Das Lernen — und ich spreche hier immer noch von einer ganzheitlichen Entwicklung — zieht sich von nun an wie ein roter Faden durch mein Leben und schillert dabei in den unterschiedlichsten Farben. Ähnlich wie die Beziehung zu mir selbst erkenne ich auch das Lernen als Richtschnur an, auf der ich von nun an Erkenntnisperlen wie diese aneinanderreihe:

  1. Zu den wichtigsten Lernschleifen in meinem Leben gehört, mich selbst und meine Grenzen — mein Maß — kennen und achten zu lernen mitsamt meiner Stärken und Schwächen.
  2. Gemeinsames Lernen ist für mich die schönste Form des Lernens. Beziehungen und Freundschaften sind Lernpartnerschaften, wie es ein Freund von mir einmal nannte. Auch in meinem Beruf möchte ich den Raum immer wieder weiten für Erkenntnis und Veränderung.
  3. Aus einem gefühlten Durcheinander kann mit ein wenig Abstand, Achtung und Gelassenheit ein Durch-einander-lernen werden.
  4. Kreativität und Lernen gehen Hand in Hand. Je ausgefallener eine ausgedachte Eselsbrücke, umso höher die Wahrscheinlichkeit, dass ich mich später erinnern werde.
  5. Ich lerne, ohne mich dabei für die Unwissenheit der Vergangenheit zu verurteilen. Warum zurückgucken und mich unnötig klein machen, wenn ich doch gerade dabei bin, groß zu werden?
  6. Lernen und Eitelkeit machen bei mir kein gutes Team. Also lieber beim Betreten des Klassenzimmers die Eitelkeit an der Tür abgeben.

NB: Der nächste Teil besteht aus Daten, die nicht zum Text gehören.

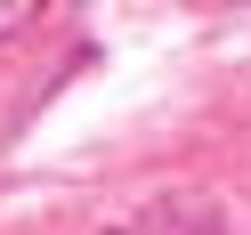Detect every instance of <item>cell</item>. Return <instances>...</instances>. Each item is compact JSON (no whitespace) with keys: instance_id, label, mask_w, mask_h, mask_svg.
Wrapping results in <instances>:
<instances>
[{"instance_id":"cell-1","label":"cell","mask_w":251,"mask_h":235,"mask_svg":"<svg viewBox=\"0 0 251 235\" xmlns=\"http://www.w3.org/2000/svg\"><path fill=\"white\" fill-rule=\"evenodd\" d=\"M41 8H49V0H0V41H17L25 25L41 17Z\"/></svg>"}]
</instances>
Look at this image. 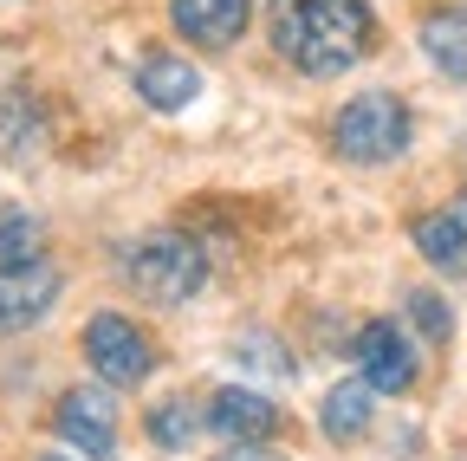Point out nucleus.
<instances>
[{"label": "nucleus", "mask_w": 467, "mask_h": 461, "mask_svg": "<svg viewBox=\"0 0 467 461\" xmlns=\"http://www.w3.org/2000/svg\"><path fill=\"white\" fill-rule=\"evenodd\" d=\"M273 52L306 79H337L377 52V14L370 0H273Z\"/></svg>", "instance_id": "1"}, {"label": "nucleus", "mask_w": 467, "mask_h": 461, "mask_svg": "<svg viewBox=\"0 0 467 461\" xmlns=\"http://www.w3.org/2000/svg\"><path fill=\"white\" fill-rule=\"evenodd\" d=\"M124 273L143 299L156 306H182L208 286V247L195 235H143L124 247Z\"/></svg>", "instance_id": "2"}, {"label": "nucleus", "mask_w": 467, "mask_h": 461, "mask_svg": "<svg viewBox=\"0 0 467 461\" xmlns=\"http://www.w3.org/2000/svg\"><path fill=\"white\" fill-rule=\"evenodd\" d=\"M331 137H337V156H344V162L377 169V162H396V156L409 150L416 124H409V104H402L396 91H358V98L337 110Z\"/></svg>", "instance_id": "3"}, {"label": "nucleus", "mask_w": 467, "mask_h": 461, "mask_svg": "<svg viewBox=\"0 0 467 461\" xmlns=\"http://www.w3.org/2000/svg\"><path fill=\"white\" fill-rule=\"evenodd\" d=\"M85 358H91V371H98L110 390H137V383H150V371H156V344H150V331H137L124 312H98V319L85 325Z\"/></svg>", "instance_id": "4"}, {"label": "nucleus", "mask_w": 467, "mask_h": 461, "mask_svg": "<svg viewBox=\"0 0 467 461\" xmlns=\"http://www.w3.org/2000/svg\"><path fill=\"white\" fill-rule=\"evenodd\" d=\"M58 267L52 260H39V254H26V260H7L0 267V331H26V325H39L52 306H58Z\"/></svg>", "instance_id": "5"}, {"label": "nucleus", "mask_w": 467, "mask_h": 461, "mask_svg": "<svg viewBox=\"0 0 467 461\" xmlns=\"http://www.w3.org/2000/svg\"><path fill=\"white\" fill-rule=\"evenodd\" d=\"M358 371L383 390V396H402L409 383L422 377V358H416V344H409V331L396 319H370L358 331Z\"/></svg>", "instance_id": "6"}, {"label": "nucleus", "mask_w": 467, "mask_h": 461, "mask_svg": "<svg viewBox=\"0 0 467 461\" xmlns=\"http://www.w3.org/2000/svg\"><path fill=\"white\" fill-rule=\"evenodd\" d=\"M52 429L72 448H85V455H110L117 448V403H110V390H85V383L66 390L58 410H52Z\"/></svg>", "instance_id": "7"}, {"label": "nucleus", "mask_w": 467, "mask_h": 461, "mask_svg": "<svg viewBox=\"0 0 467 461\" xmlns=\"http://www.w3.org/2000/svg\"><path fill=\"white\" fill-rule=\"evenodd\" d=\"M208 429L221 442H266L279 429V410H273L260 390H247V383H221L208 396Z\"/></svg>", "instance_id": "8"}, {"label": "nucleus", "mask_w": 467, "mask_h": 461, "mask_svg": "<svg viewBox=\"0 0 467 461\" xmlns=\"http://www.w3.org/2000/svg\"><path fill=\"white\" fill-rule=\"evenodd\" d=\"M247 14H254V0H169V26L182 39H195V46H208V52L241 39Z\"/></svg>", "instance_id": "9"}, {"label": "nucleus", "mask_w": 467, "mask_h": 461, "mask_svg": "<svg viewBox=\"0 0 467 461\" xmlns=\"http://www.w3.org/2000/svg\"><path fill=\"white\" fill-rule=\"evenodd\" d=\"M137 98L150 110H189L202 98V72L189 59H175V52H150V59L137 66Z\"/></svg>", "instance_id": "10"}, {"label": "nucleus", "mask_w": 467, "mask_h": 461, "mask_svg": "<svg viewBox=\"0 0 467 461\" xmlns=\"http://www.w3.org/2000/svg\"><path fill=\"white\" fill-rule=\"evenodd\" d=\"M416 39L429 52V66L467 85V7H429L416 20Z\"/></svg>", "instance_id": "11"}, {"label": "nucleus", "mask_w": 467, "mask_h": 461, "mask_svg": "<svg viewBox=\"0 0 467 461\" xmlns=\"http://www.w3.org/2000/svg\"><path fill=\"white\" fill-rule=\"evenodd\" d=\"M377 383L370 377H350V383H337L331 396H325V410H318V429L331 435V442H358L364 429H370V416H377Z\"/></svg>", "instance_id": "12"}, {"label": "nucleus", "mask_w": 467, "mask_h": 461, "mask_svg": "<svg viewBox=\"0 0 467 461\" xmlns=\"http://www.w3.org/2000/svg\"><path fill=\"white\" fill-rule=\"evenodd\" d=\"M409 241L422 247L429 267H441V273H467V227H461L454 208H441V215H416V221H409Z\"/></svg>", "instance_id": "13"}, {"label": "nucleus", "mask_w": 467, "mask_h": 461, "mask_svg": "<svg viewBox=\"0 0 467 461\" xmlns=\"http://www.w3.org/2000/svg\"><path fill=\"white\" fill-rule=\"evenodd\" d=\"M202 423H208V410L195 416L189 396H169V403H156V410H150V442H156V448H189Z\"/></svg>", "instance_id": "14"}, {"label": "nucleus", "mask_w": 467, "mask_h": 461, "mask_svg": "<svg viewBox=\"0 0 467 461\" xmlns=\"http://www.w3.org/2000/svg\"><path fill=\"white\" fill-rule=\"evenodd\" d=\"M402 306H409V319L422 325V338L448 344V331H454V312H448V299H441V293H429V286H416V293H409Z\"/></svg>", "instance_id": "15"}, {"label": "nucleus", "mask_w": 467, "mask_h": 461, "mask_svg": "<svg viewBox=\"0 0 467 461\" xmlns=\"http://www.w3.org/2000/svg\"><path fill=\"white\" fill-rule=\"evenodd\" d=\"M0 254H7V260H26L33 254V221H0Z\"/></svg>", "instance_id": "16"}, {"label": "nucleus", "mask_w": 467, "mask_h": 461, "mask_svg": "<svg viewBox=\"0 0 467 461\" xmlns=\"http://www.w3.org/2000/svg\"><path fill=\"white\" fill-rule=\"evenodd\" d=\"M214 461H285V455H273L266 442H227V448H221Z\"/></svg>", "instance_id": "17"}, {"label": "nucleus", "mask_w": 467, "mask_h": 461, "mask_svg": "<svg viewBox=\"0 0 467 461\" xmlns=\"http://www.w3.org/2000/svg\"><path fill=\"white\" fill-rule=\"evenodd\" d=\"M454 215H461V227H467V189H461V195H454Z\"/></svg>", "instance_id": "18"}, {"label": "nucleus", "mask_w": 467, "mask_h": 461, "mask_svg": "<svg viewBox=\"0 0 467 461\" xmlns=\"http://www.w3.org/2000/svg\"><path fill=\"white\" fill-rule=\"evenodd\" d=\"M46 461H66V455H46Z\"/></svg>", "instance_id": "19"}]
</instances>
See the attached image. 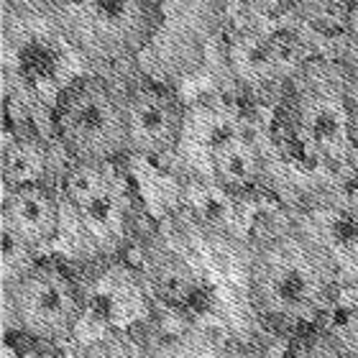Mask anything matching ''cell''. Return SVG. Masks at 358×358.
Listing matches in <instances>:
<instances>
[{
  "label": "cell",
  "mask_w": 358,
  "mask_h": 358,
  "mask_svg": "<svg viewBox=\"0 0 358 358\" xmlns=\"http://www.w3.org/2000/svg\"><path fill=\"white\" fill-rule=\"evenodd\" d=\"M338 292L336 266L297 215L259 233L248 256V294L268 320L313 325L333 307Z\"/></svg>",
  "instance_id": "6da1fadb"
},
{
  "label": "cell",
  "mask_w": 358,
  "mask_h": 358,
  "mask_svg": "<svg viewBox=\"0 0 358 358\" xmlns=\"http://www.w3.org/2000/svg\"><path fill=\"white\" fill-rule=\"evenodd\" d=\"M289 126L302 149L328 166H343L356 154L353 115L358 83L345 62L313 57L289 83Z\"/></svg>",
  "instance_id": "7a4b0ae2"
},
{
  "label": "cell",
  "mask_w": 358,
  "mask_h": 358,
  "mask_svg": "<svg viewBox=\"0 0 358 358\" xmlns=\"http://www.w3.org/2000/svg\"><path fill=\"white\" fill-rule=\"evenodd\" d=\"M52 134L67 162H120L131 154L126 90L103 75L69 80L54 100Z\"/></svg>",
  "instance_id": "3957f363"
},
{
  "label": "cell",
  "mask_w": 358,
  "mask_h": 358,
  "mask_svg": "<svg viewBox=\"0 0 358 358\" xmlns=\"http://www.w3.org/2000/svg\"><path fill=\"white\" fill-rule=\"evenodd\" d=\"M166 0H85L54 15L69 46L95 67H123L146 54L164 23Z\"/></svg>",
  "instance_id": "277c9868"
},
{
  "label": "cell",
  "mask_w": 358,
  "mask_h": 358,
  "mask_svg": "<svg viewBox=\"0 0 358 358\" xmlns=\"http://www.w3.org/2000/svg\"><path fill=\"white\" fill-rule=\"evenodd\" d=\"M59 192L95 254L115 256L126 246L136 202L131 182L118 162H67L59 177Z\"/></svg>",
  "instance_id": "5b68a950"
},
{
  "label": "cell",
  "mask_w": 358,
  "mask_h": 358,
  "mask_svg": "<svg viewBox=\"0 0 358 358\" xmlns=\"http://www.w3.org/2000/svg\"><path fill=\"white\" fill-rule=\"evenodd\" d=\"M6 315L23 336L41 348H59L72 341L85 315V294L67 268L52 259H38L36 266L3 289Z\"/></svg>",
  "instance_id": "8992f818"
},
{
  "label": "cell",
  "mask_w": 358,
  "mask_h": 358,
  "mask_svg": "<svg viewBox=\"0 0 358 358\" xmlns=\"http://www.w3.org/2000/svg\"><path fill=\"white\" fill-rule=\"evenodd\" d=\"M223 26L220 0H166L164 23L141 64L151 80L182 77L202 64L210 41Z\"/></svg>",
  "instance_id": "52a82bcc"
},
{
  "label": "cell",
  "mask_w": 358,
  "mask_h": 358,
  "mask_svg": "<svg viewBox=\"0 0 358 358\" xmlns=\"http://www.w3.org/2000/svg\"><path fill=\"white\" fill-rule=\"evenodd\" d=\"M131 154L146 162L174 157L187 126L185 105L159 80H141L126 90Z\"/></svg>",
  "instance_id": "ba28073f"
},
{
  "label": "cell",
  "mask_w": 358,
  "mask_h": 358,
  "mask_svg": "<svg viewBox=\"0 0 358 358\" xmlns=\"http://www.w3.org/2000/svg\"><path fill=\"white\" fill-rule=\"evenodd\" d=\"M297 220L328 254L341 287H358V192L325 189L310 197Z\"/></svg>",
  "instance_id": "9c48e42d"
},
{
  "label": "cell",
  "mask_w": 358,
  "mask_h": 358,
  "mask_svg": "<svg viewBox=\"0 0 358 358\" xmlns=\"http://www.w3.org/2000/svg\"><path fill=\"white\" fill-rule=\"evenodd\" d=\"M64 200L57 185H29L3 189L0 228H8L36 254L52 246L59 236Z\"/></svg>",
  "instance_id": "30bf717a"
},
{
  "label": "cell",
  "mask_w": 358,
  "mask_h": 358,
  "mask_svg": "<svg viewBox=\"0 0 358 358\" xmlns=\"http://www.w3.org/2000/svg\"><path fill=\"white\" fill-rule=\"evenodd\" d=\"M208 162L210 177L217 189H223L225 194H241L254 189L266 169L262 146L238 128L215 136V141L208 149Z\"/></svg>",
  "instance_id": "8fae6325"
},
{
  "label": "cell",
  "mask_w": 358,
  "mask_h": 358,
  "mask_svg": "<svg viewBox=\"0 0 358 358\" xmlns=\"http://www.w3.org/2000/svg\"><path fill=\"white\" fill-rule=\"evenodd\" d=\"M54 149L57 141H49L41 134L6 136L3 143V189L29 185H57L54 182ZM59 187V185H57Z\"/></svg>",
  "instance_id": "7c38bea8"
},
{
  "label": "cell",
  "mask_w": 358,
  "mask_h": 358,
  "mask_svg": "<svg viewBox=\"0 0 358 358\" xmlns=\"http://www.w3.org/2000/svg\"><path fill=\"white\" fill-rule=\"evenodd\" d=\"M225 67L233 85L246 92H266L282 87L268 59V34L254 26L236 31L225 44Z\"/></svg>",
  "instance_id": "4fadbf2b"
},
{
  "label": "cell",
  "mask_w": 358,
  "mask_h": 358,
  "mask_svg": "<svg viewBox=\"0 0 358 358\" xmlns=\"http://www.w3.org/2000/svg\"><path fill=\"white\" fill-rule=\"evenodd\" d=\"M154 287H157V294H162V299L166 302H185L189 299L194 289V279L192 271L179 262V259H164V262H157L154 266Z\"/></svg>",
  "instance_id": "5bb4252c"
},
{
  "label": "cell",
  "mask_w": 358,
  "mask_h": 358,
  "mask_svg": "<svg viewBox=\"0 0 358 358\" xmlns=\"http://www.w3.org/2000/svg\"><path fill=\"white\" fill-rule=\"evenodd\" d=\"M80 358H154L138 341L123 333H108L87 343L80 351Z\"/></svg>",
  "instance_id": "9a60e30c"
},
{
  "label": "cell",
  "mask_w": 358,
  "mask_h": 358,
  "mask_svg": "<svg viewBox=\"0 0 358 358\" xmlns=\"http://www.w3.org/2000/svg\"><path fill=\"white\" fill-rule=\"evenodd\" d=\"M343 353H345V348L338 343L336 338L317 336L315 341H310L307 345H302L294 358H343Z\"/></svg>",
  "instance_id": "2e32d148"
},
{
  "label": "cell",
  "mask_w": 358,
  "mask_h": 358,
  "mask_svg": "<svg viewBox=\"0 0 358 358\" xmlns=\"http://www.w3.org/2000/svg\"><path fill=\"white\" fill-rule=\"evenodd\" d=\"M246 6L264 18H287V15L297 13L299 3L297 0H246Z\"/></svg>",
  "instance_id": "e0dca14e"
},
{
  "label": "cell",
  "mask_w": 358,
  "mask_h": 358,
  "mask_svg": "<svg viewBox=\"0 0 358 358\" xmlns=\"http://www.w3.org/2000/svg\"><path fill=\"white\" fill-rule=\"evenodd\" d=\"M299 3V13H305L307 18H320V15L338 13L343 18L345 8L351 6L353 0H297Z\"/></svg>",
  "instance_id": "ac0fdd59"
},
{
  "label": "cell",
  "mask_w": 358,
  "mask_h": 358,
  "mask_svg": "<svg viewBox=\"0 0 358 358\" xmlns=\"http://www.w3.org/2000/svg\"><path fill=\"white\" fill-rule=\"evenodd\" d=\"M31 6H36L41 13H49L54 18V15L64 13V10H69V8H77L83 6L85 0H29Z\"/></svg>",
  "instance_id": "d6986e66"
},
{
  "label": "cell",
  "mask_w": 358,
  "mask_h": 358,
  "mask_svg": "<svg viewBox=\"0 0 358 358\" xmlns=\"http://www.w3.org/2000/svg\"><path fill=\"white\" fill-rule=\"evenodd\" d=\"M341 26H343V41H358V0L345 8Z\"/></svg>",
  "instance_id": "ffe728a7"
},
{
  "label": "cell",
  "mask_w": 358,
  "mask_h": 358,
  "mask_svg": "<svg viewBox=\"0 0 358 358\" xmlns=\"http://www.w3.org/2000/svg\"><path fill=\"white\" fill-rule=\"evenodd\" d=\"M345 64L358 83V41H345Z\"/></svg>",
  "instance_id": "44dd1931"
},
{
  "label": "cell",
  "mask_w": 358,
  "mask_h": 358,
  "mask_svg": "<svg viewBox=\"0 0 358 358\" xmlns=\"http://www.w3.org/2000/svg\"><path fill=\"white\" fill-rule=\"evenodd\" d=\"M215 358H259L254 351H248V348H241V345H228L225 351H220Z\"/></svg>",
  "instance_id": "7402d4cb"
},
{
  "label": "cell",
  "mask_w": 358,
  "mask_h": 358,
  "mask_svg": "<svg viewBox=\"0 0 358 358\" xmlns=\"http://www.w3.org/2000/svg\"><path fill=\"white\" fill-rule=\"evenodd\" d=\"M3 358H41L36 351H29V353H21V351H13L10 343L6 341V348H3Z\"/></svg>",
  "instance_id": "603a6c76"
},
{
  "label": "cell",
  "mask_w": 358,
  "mask_h": 358,
  "mask_svg": "<svg viewBox=\"0 0 358 358\" xmlns=\"http://www.w3.org/2000/svg\"><path fill=\"white\" fill-rule=\"evenodd\" d=\"M343 358H358V356H356V353H348V351H345V353H343Z\"/></svg>",
  "instance_id": "cb8c5ba5"
}]
</instances>
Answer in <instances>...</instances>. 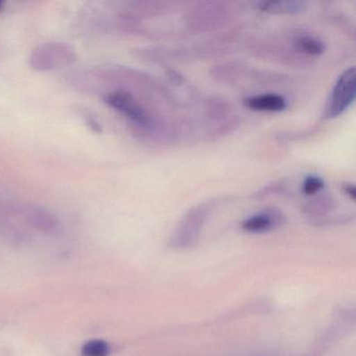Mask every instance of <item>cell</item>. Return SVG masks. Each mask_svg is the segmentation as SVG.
Returning <instances> with one entry per match:
<instances>
[{
	"instance_id": "cell-1",
	"label": "cell",
	"mask_w": 356,
	"mask_h": 356,
	"mask_svg": "<svg viewBox=\"0 0 356 356\" xmlns=\"http://www.w3.org/2000/svg\"><path fill=\"white\" fill-rule=\"evenodd\" d=\"M78 59L76 49L65 42H47L33 49L30 65L37 72H57L72 66Z\"/></svg>"
},
{
	"instance_id": "cell-2",
	"label": "cell",
	"mask_w": 356,
	"mask_h": 356,
	"mask_svg": "<svg viewBox=\"0 0 356 356\" xmlns=\"http://www.w3.org/2000/svg\"><path fill=\"white\" fill-rule=\"evenodd\" d=\"M355 95V68H348L337 79L327 102L323 118L333 120L341 116L353 104Z\"/></svg>"
},
{
	"instance_id": "cell-3",
	"label": "cell",
	"mask_w": 356,
	"mask_h": 356,
	"mask_svg": "<svg viewBox=\"0 0 356 356\" xmlns=\"http://www.w3.org/2000/svg\"><path fill=\"white\" fill-rule=\"evenodd\" d=\"M104 99L109 107L126 116L135 126L143 129L151 128L153 120L149 112L130 91L116 89L106 93Z\"/></svg>"
},
{
	"instance_id": "cell-4",
	"label": "cell",
	"mask_w": 356,
	"mask_h": 356,
	"mask_svg": "<svg viewBox=\"0 0 356 356\" xmlns=\"http://www.w3.org/2000/svg\"><path fill=\"white\" fill-rule=\"evenodd\" d=\"M213 209L212 203L202 204L187 212L177 230L174 243L179 248L191 247L199 239L204 222Z\"/></svg>"
},
{
	"instance_id": "cell-5",
	"label": "cell",
	"mask_w": 356,
	"mask_h": 356,
	"mask_svg": "<svg viewBox=\"0 0 356 356\" xmlns=\"http://www.w3.org/2000/svg\"><path fill=\"white\" fill-rule=\"evenodd\" d=\"M18 214L26 227L44 234H53L59 228L57 216L47 208L34 203L18 204Z\"/></svg>"
},
{
	"instance_id": "cell-6",
	"label": "cell",
	"mask_w": 356,
	"mask_h": 356,
	"mask_svg": "<svg viewBox=\"0 0 356 356\" xmlns=\"http://www.w3.org/2000/svg\"><path fill=\"white\" fill-rule=\"evenodd\" d=\"M284 216L278 209L270 208L243 220L241 228L249 233H264L280 226L284 222Z\"/></svg>"
},
{
	"instance_id": "cell-7",
	"label": "cell",
	"mask_w": 356,
	"mask_h": 356,
	"mask_svg": "<svg viewBox=\"0 0 356 356\" xmlns=\"http://www.w3.org/2000/svg\"><path fill=\"white\" fill-rule=\"evenodd\" d=\"M245 107L258 112H281L286 109V99L282 95L268 93L255 95L245 101Z\"/></svg>"
},
{
	"instance_id": "cell-8",
	"label": "cell",
	"mask_w": 356,
	"mask_h": 356,
	"mask_svg": "<svg viewBox=\"0 0 356 356\" xmlns=\"http://www.w3.org/2000/svg\"><path fill=\"white\" fill-rule=\"evenodd\" d=\"M258 9L275 15H284V14H297L305 10V3L303 1H261L258 3Z\"/></svg>"
},
{
	"instance_id": "cell-9",
	"label": "cell",
	"mask_w": 356,
	"mask_h": 356,
	"mask_svg": "<svg viewBox=\"0 0 356 356\" xmlns=\"http://www.w3.org/2000/svg\"><path fill=\"white\" fill-rule=\"evenodd\" d=\"M337 206L335 200L331 195H320L309 200V202L304 205V211L312 216H322L332 210Z\"/></svg>"
},
{
	"instance_id": "cell-10",
	"label": "cell",
	"mask_w": 356,
	"mask_h": 356,
	"mask_svg": "<svg viewBox=\"0 0 356 356\" xmlns=\"http://www.w3.org/2000/svg\"><path fill=\"white\" fill-rule=\"evenodd\" d=\"M295 44L298 51L310 56L322 55L325 51L324 43L312 36H299L296 39Z\"/></svg>"
},
{
	"instance_id": "cell-11",
	"label": "cell",
	"mask_w": 356,
	"mask_h": 356,
	"mask_svg": "<svg viewBox=\"0 0 356 356\" xmlns=\"http://www.w3.org/2000/svg\"><path fill=\"white\" fill-rule=\"evenodd\" d=\"M18 204L3 200L0 197V231L18 218Z\"/></svg>"
},
{
	"instance_id": "cell-12",
	"label": "cell",
	"mask_w": 356,
	"mask_h": 356,
	"mask_svg": "<svg viewBox=\"0 0 356 356\" xmlns=\"http://www.w3.org/2000/svg\"><path fill=\"white\" fill-rule=\"evenodd\" d=\"M109 353V345L102 339L87 341L82 348L83 356H108Z\"/></svg>"
},
{
	"instance_id": "cell-13",
	"label": "cell",
	"mask_w": 356,
	"mask_h": 356,
	"mask_svg": "<svg viewBox=\"0 0 356 356\" xmlns=\"http://www.w3.org/2000/svg\"><path fill=\"white\" fill-rule=\"evenodd\" d=\"M325 182L318 176H307L302 184V193L305 195H314V193L323 191Z\"/></svg>"
},
{
	"instance_id": "cell-14",
	"label": "cell",
	"mask_w": 356,
	"mask_h": 356,
	"mask_svg": "<svg viewBox=\"0 0 356 356\" xmlns=\"http://www.w3.org/2000/svg\"><path fill=\"white\" fill-rule=\"evenodd\" d=\"M285 186H286V183L283 182V181L272 183V184L264 187L262 191H259L257 193H255L254 197H258V199H262V197H268V195H272V193H282V191H285Z\"/></svg>"
},
{
	"instance_id": "cell-15",
	"label": "cell",
	"mask_w": 356,
	"mask_h": 356,
	"mask_svg": "<svg viewBox=\"0 0 356 356\" xmlns=\"http://www.w3.org/2000/svg\"><path fill=\"white\" fill-rule=\"evenodd\" d=\"M343 191H345L352 200L356 199V188L352 183H346V184L343 185Z\"/></svg>"
},
{
	"instance_id": "cell-16",
	"label": "cell",
	"mask_w": 356,
	"mask_h": 356,
	"mask_svg": "<svg viewBox=\"0 0 356 356\" xmlns=\"http://www.w3.org/2000/svg\"><path fill=\"white\" fill-rule=\"evenodd\" d=\"M3 6H5V3H3V1H0V12L3 11Z\"/></svg>"
}]
</instances>
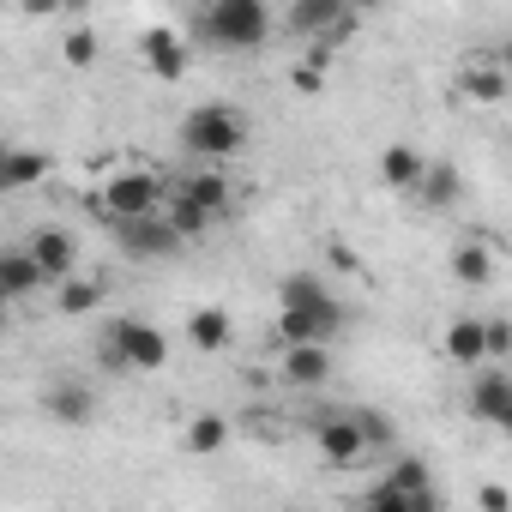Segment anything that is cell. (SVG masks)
<instances>
[{
	"label": "cell",
	"instance_id": "obj_2",
	"mask_svg": "<svg viewBox=\"0 0 512 512\" xmlns=\"http://www.w3.org/2000/svg\"><path fill=\"white\" fill-rule=\"evenodd\" d=\"M193 31L217 49H260L272 37V7L266 0H211L193 19Z\"/></svg>",
	"mask_w": 512,
	"mask_h": 512
},
{
	"label": "cell",
	"instance_id": "obj_16",
	"mask_svg": "<svg viewBox=\"0 0 512 512\" xmlns=\"http://www.w3.org/2000/svg\"><path fill=\"white\" fill-rule=\"evenodd\" d=\"M103 302H109V284H103V278H79V272H73L67 284H55V314H61V320H85V314H97Z\"/></svg>",
	"mask_w": 512,
	"mask_h": 512
},
{
	"label": "cell",
	"instance_id": "obj_23",
	"mask_svg": "<svg viewBox=\"0 0 512 512\" xmlns=\"http://www.w3.org/2000/svg\"><path fill=\"white\" fill-rule=\"evenodd\" d=\"M452 278L470 284V290L488 284V278H494V247H488V241H464V247L452 253Z\"/></svg>",
	"mask_w": 512,
	"mask_h": 512
},
{
	"label": "cell",
	"instance_id": "obj_11",
	"mask_svg": "<svg viewBox=\"0 0 512 512\" xmlns=\"http://www.w3.org/2000/svg\"><path fill=\"white\" fill-rule=\"evenodd\" d=\"M506 410H512V368L482 362V374H476V386H470V416L500 428V422H506Z\"/></svg>",
	"mask_w": 512,
	"mask_h": 512
},
{
	"label": "cell",
	"instance_id": "obj_25",
	"mask_svg": "<svg viewBox=\"0 0 512 512\" xmlns=\"http://www.w3.org/2000/svg\"><path fill=\"white\" fill-rule=\"evenodd\" d=\"M97 55H103V43H97V31H91V25H73V31L61 37V61H67V67H79V73H85V67H97Z\"/></svg>",
	"mask_w": 512,
	"mask_h": 512
},
{
	"label": "cell",
	"instance_id": "obj_10",
	"mask_svg": "<svg viewBox=\"0 0 512 512\" xmlns=\"http://www.w3.org/2000/svg\"><path fill=\"white\" fill-rule=\"evenodd\" d=\"M440 356L458 362V368H482V362H488V320H476V314L446 320V332H440Z\"/></svg>",
	"mask_w": 512,
	"mask_h": 512
},
{
	"label": "cell",
	"instance_id": "obj_20",
	"mask_svg": "<svg viewBox=\"0 0 512 512\" xmlns=\"http://www.w3.org/2000/svg\"><path fill=\"white\" fill-rule=\"evenodd\" d=\"M229 338H235V320H229L223 308H193V314H187V344H193V350L217 356V350H229Z\"/></svg>",
	"mask_w": 512,
	"mask_h": 512
},
{
	"label": "cell",
	"instance_id": "obj_32",
	"mask_svg": "<svg viewBox=\"0 0 512 512\" xmlns=\"http://www.w3.org/2000/svg\"><path fill=\"white\" fill-rule=\"evenodd\" d=\"M476 500H482V506H488V512H506V506H512V494H506V488H494V482H488V488H482V494H476Z\"/></svg>",
	"mask_w": 512,
	"mask_h": 512
},
{
	"label": "cell",
	"instance_id": "obj_5",
	"mask_svg": "<svg viewBox=\"0 0 512 512\" xmlns=\"http://www.w3.org/2000/svg\"><path fill=\"white\" fill-rule=\"evenodd\" d=\"M109 338L127 350V368H133V374L169 368V338H163L151 320H109Z\"/></svg>",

  7. Lebenslanges Lernen beinhaltet für mich, offen und in Bewegung zu bleiben ohne daraus eine innere Unruhe werden zu lassen.
  8. Wenn ich lerne, werde ich bewusster und mache aus diesem zunehmend bewussten Sein ein immer höheres Bewusstsein.
  9. Was kann ich, was können wir alles lernen? Es ist vermutlich sehr viel mehr als du und ich bislang für möglich hielten.
  10. Das Leben ist ein Geschenk. Wenn wir uns beherzt seinen Lernschleifen widmen, packen wir es aus und an.